Input records section start

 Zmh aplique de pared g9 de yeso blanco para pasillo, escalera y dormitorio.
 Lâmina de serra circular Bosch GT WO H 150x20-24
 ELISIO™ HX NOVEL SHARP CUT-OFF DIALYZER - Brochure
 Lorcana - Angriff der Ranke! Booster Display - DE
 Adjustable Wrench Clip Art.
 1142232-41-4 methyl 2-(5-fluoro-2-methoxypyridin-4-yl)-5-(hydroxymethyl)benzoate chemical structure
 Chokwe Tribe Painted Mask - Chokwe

Input records section end
Input records section start

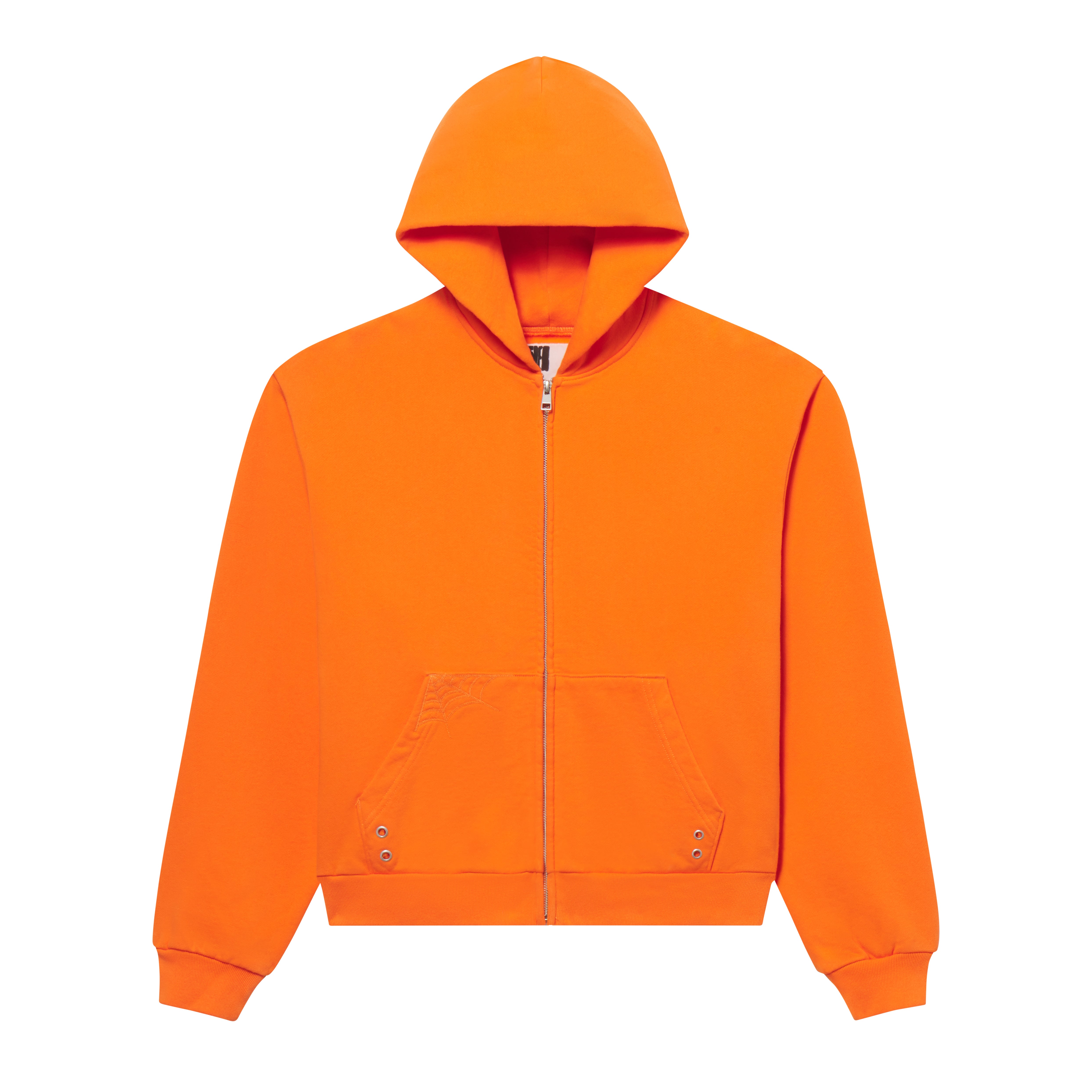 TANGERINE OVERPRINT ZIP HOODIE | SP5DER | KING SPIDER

Input records section end

▶ **The problem**
Print only what lies in the material above starting at the line with "Lorcana - Angriff" and ending at the line with "Chokwe Tribe Painted Mask - Chokwe", every line exactly as given.

▶ **Solved exercise**
 Lorcana - Angriff der Ranke! Booster Display - DE
 Adjustable Wrench Clip Art.
 1142232-41-4 methyl 2-(5-fluoro-2-methoxypyridin-4-yl)-5-(hydroxymethyl)benzoate chemical structure
 Chokwe Tribe Painted Mask - Chokwe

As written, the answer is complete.